**EXERCISE INSTRUCTIONS:** Please reproduce every record exactly as written, leaving out the pictures.

**AVAILABLE DATA:**
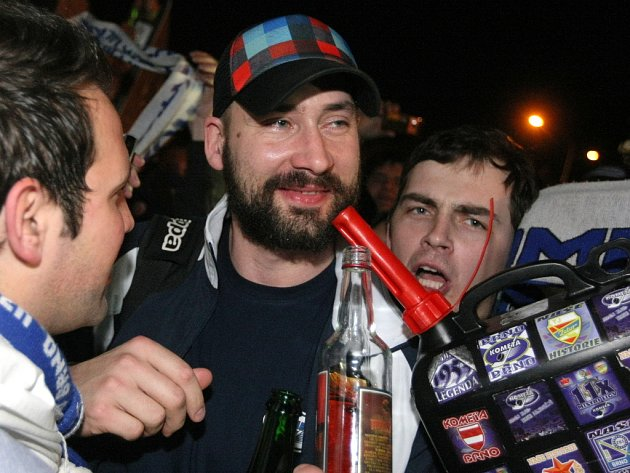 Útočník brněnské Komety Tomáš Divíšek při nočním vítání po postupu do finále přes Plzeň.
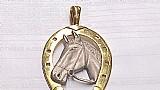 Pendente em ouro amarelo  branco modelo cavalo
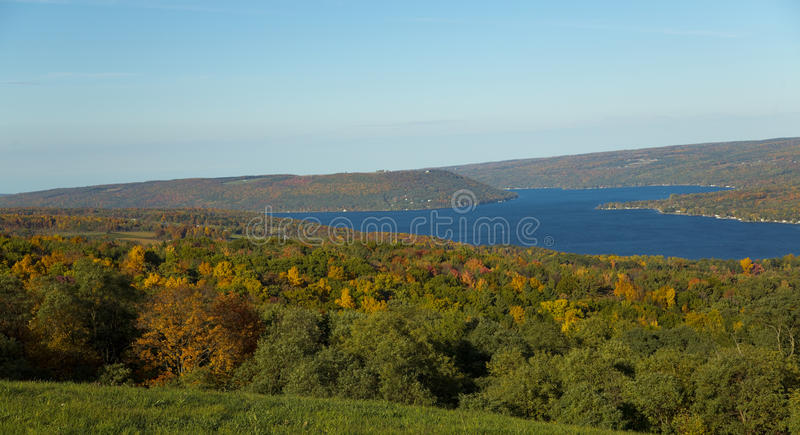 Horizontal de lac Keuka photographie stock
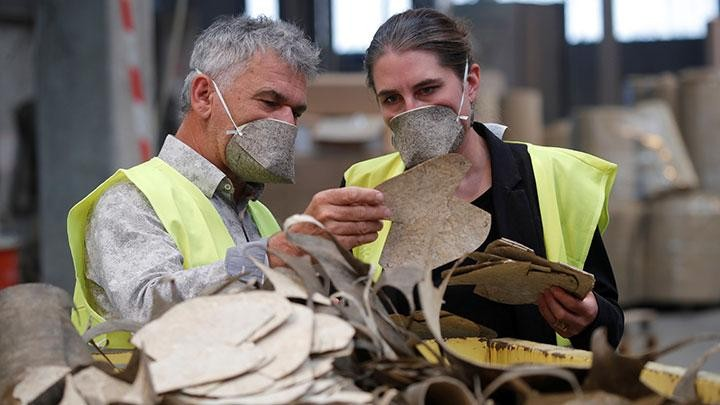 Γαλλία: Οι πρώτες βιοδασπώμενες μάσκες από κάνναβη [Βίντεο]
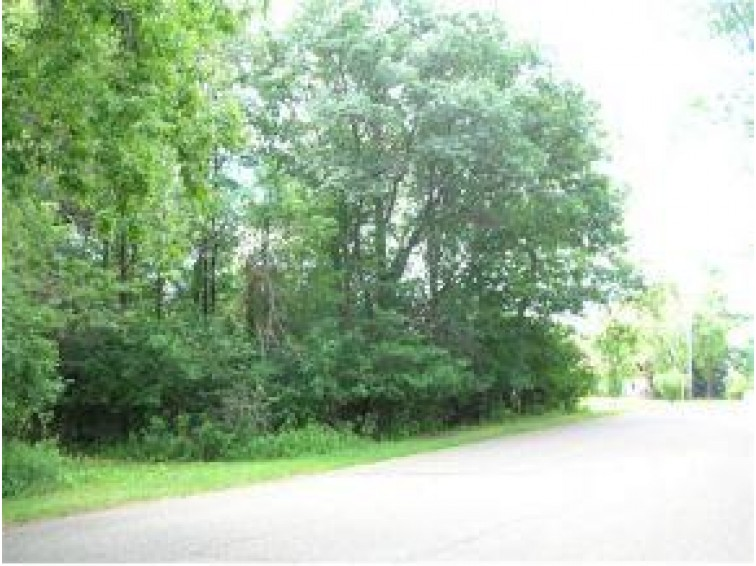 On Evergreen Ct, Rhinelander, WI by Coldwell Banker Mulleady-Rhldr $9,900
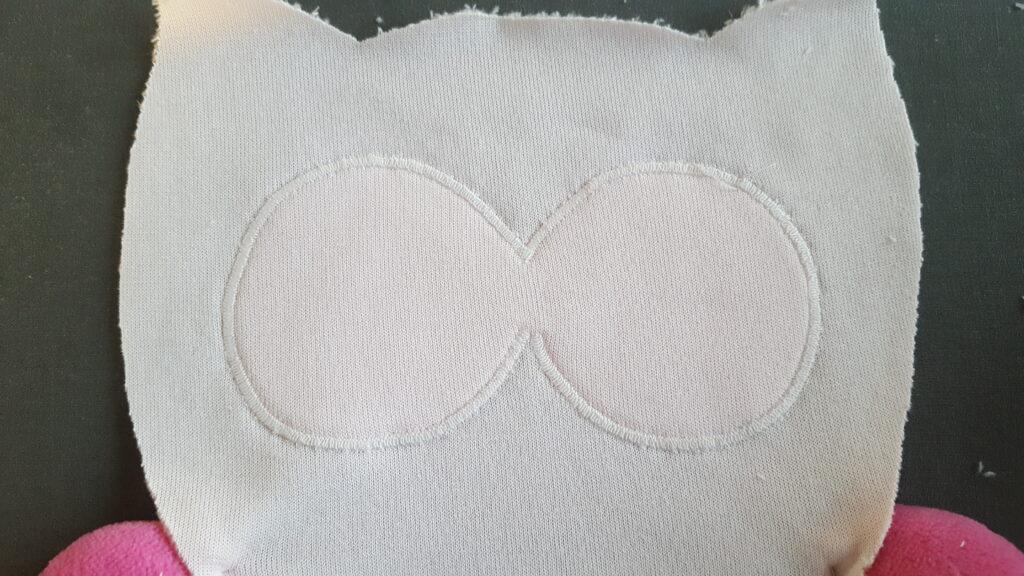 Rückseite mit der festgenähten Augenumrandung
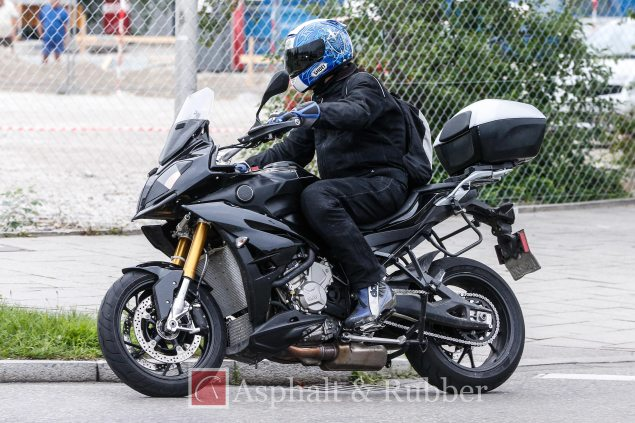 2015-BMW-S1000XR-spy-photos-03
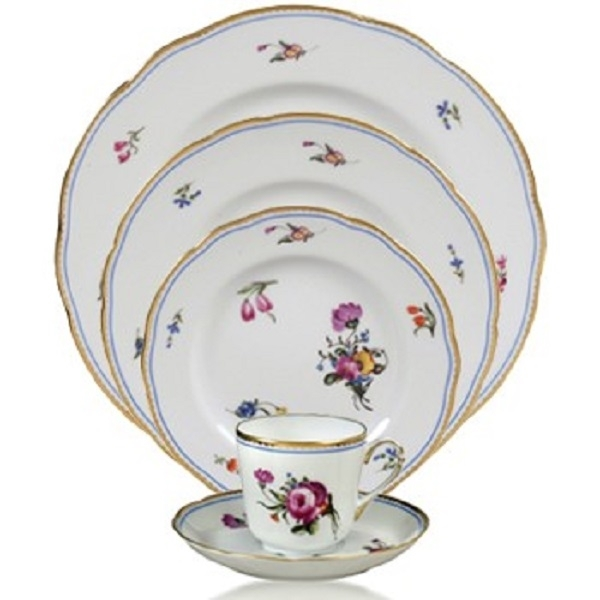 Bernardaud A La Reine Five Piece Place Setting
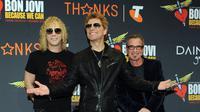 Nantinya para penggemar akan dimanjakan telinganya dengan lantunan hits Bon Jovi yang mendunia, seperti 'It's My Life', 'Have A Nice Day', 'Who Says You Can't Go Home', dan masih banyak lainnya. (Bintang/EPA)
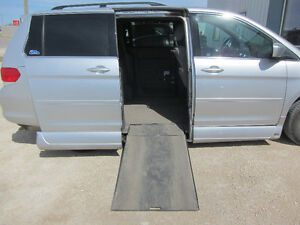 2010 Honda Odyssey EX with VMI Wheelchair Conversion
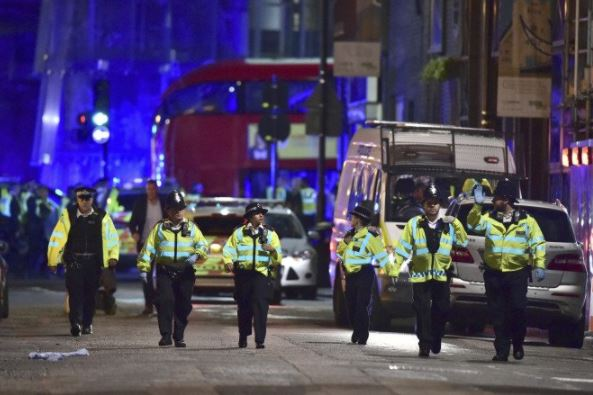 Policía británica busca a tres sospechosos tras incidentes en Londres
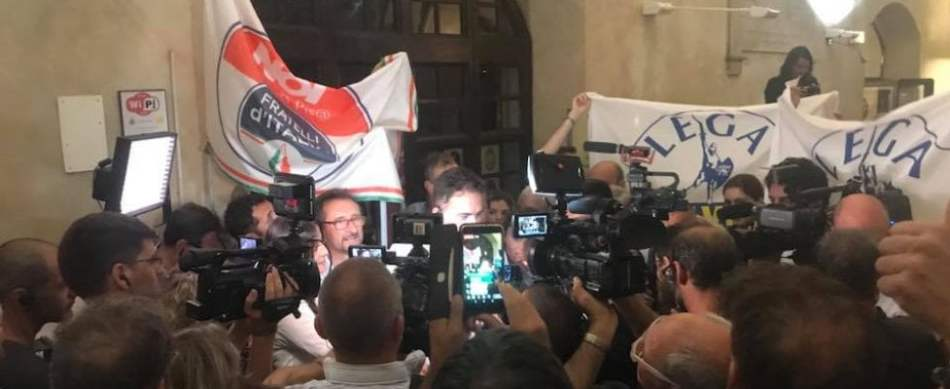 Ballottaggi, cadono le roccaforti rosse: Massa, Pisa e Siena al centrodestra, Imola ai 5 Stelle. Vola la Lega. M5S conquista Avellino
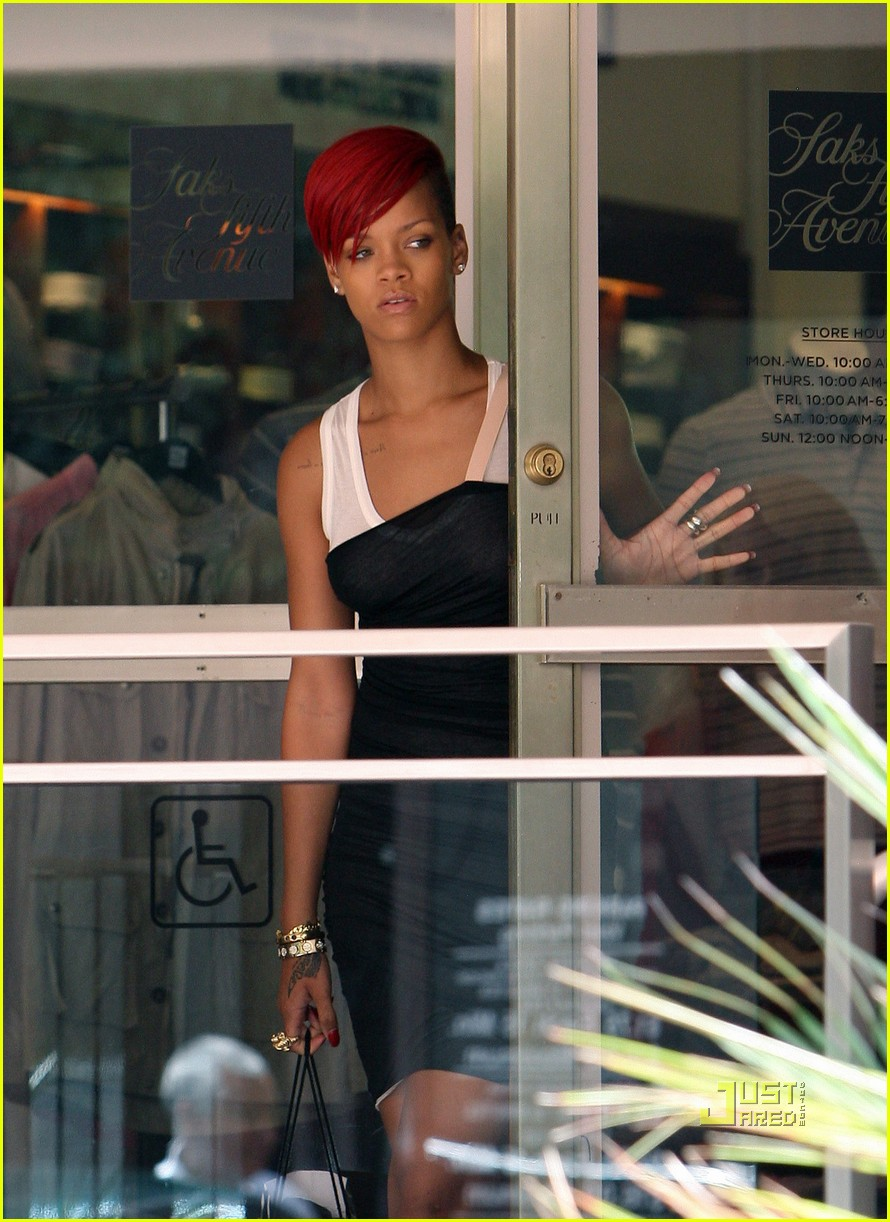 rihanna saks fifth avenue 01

**SOLUTION:**
 Útočník brněnské Komety Tomáš Divíšek při nočním vítání po postupu do finále přes Plzeň.
 Pendente em ouro amarelo  branco modelo cavalo
 Horizontal de lac Keuka photographie stock
 Γαλλία: Οι πρώτες βιοδασπώμενες μάσκες από κάνναβη [Βίντεο]
 On Evergreen Ct, Rhinelander, WI by Coldwell Banker Mulleady-Rhldr $9,900
 Rückseite mit der festgenähten Augenumrandung
 2015-BMW-S1000XR-spy-photos-03
 Bernardaud A La Reine Five Piece Place Setting
 Nantinya para penggemar akan dimanjakan telinganya dengan lantunan hits Bon Jovi yang mendunia, seperti 'It's My Life', 'Have A Nice Day', 'Who Says You Can't Go Home', dan masih banyak lainnya. (Bintang/EPA)
 2010 Honda Odyssey EX with VMI Wheelchair Conversion
 Policía británica busca a tres sospechosos tras incidentes en Londres
 Ballottaggi, cadono le roccaforti rosse: Massa, Pisa e Siena al centrodestra, Imola ai 5 Stelle. Vola la Lega. M5S conquista Avellino
 rihanna saks fifth avenue 01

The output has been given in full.